▶ **YOUR GOAL**:
Find every line below that contains the word "above" and copy each of those lines.

▶ **DATASET RECORDS**:
'''

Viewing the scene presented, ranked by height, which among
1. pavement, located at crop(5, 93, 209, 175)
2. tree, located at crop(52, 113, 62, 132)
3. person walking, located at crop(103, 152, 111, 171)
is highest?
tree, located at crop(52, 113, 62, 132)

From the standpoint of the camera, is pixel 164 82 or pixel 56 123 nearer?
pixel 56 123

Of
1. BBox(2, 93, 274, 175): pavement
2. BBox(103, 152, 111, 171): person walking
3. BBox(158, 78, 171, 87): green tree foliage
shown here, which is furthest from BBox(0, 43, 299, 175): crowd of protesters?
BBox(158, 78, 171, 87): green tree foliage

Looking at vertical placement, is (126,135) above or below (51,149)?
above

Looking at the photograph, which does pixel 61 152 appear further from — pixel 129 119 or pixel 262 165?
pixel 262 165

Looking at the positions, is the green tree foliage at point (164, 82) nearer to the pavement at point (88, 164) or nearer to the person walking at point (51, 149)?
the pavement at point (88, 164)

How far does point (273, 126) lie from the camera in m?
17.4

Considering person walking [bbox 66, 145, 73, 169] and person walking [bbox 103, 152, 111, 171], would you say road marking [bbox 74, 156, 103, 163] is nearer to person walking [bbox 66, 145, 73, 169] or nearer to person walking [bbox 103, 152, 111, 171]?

'''
'''

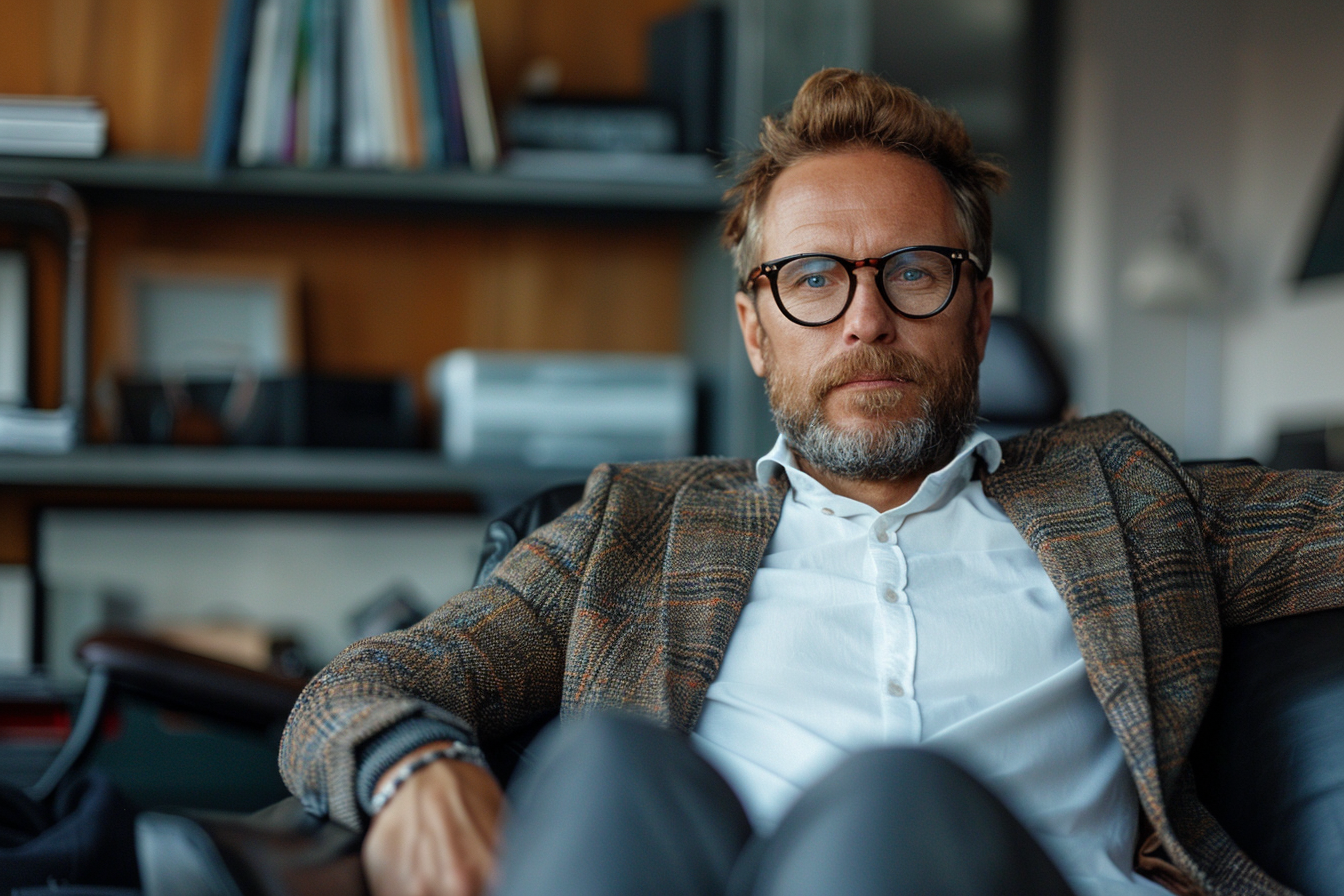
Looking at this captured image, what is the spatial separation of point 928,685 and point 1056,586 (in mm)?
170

'''

▶ **REPLY**:
Looking at vertical placement, is (126,135) above or below (51,149)?
above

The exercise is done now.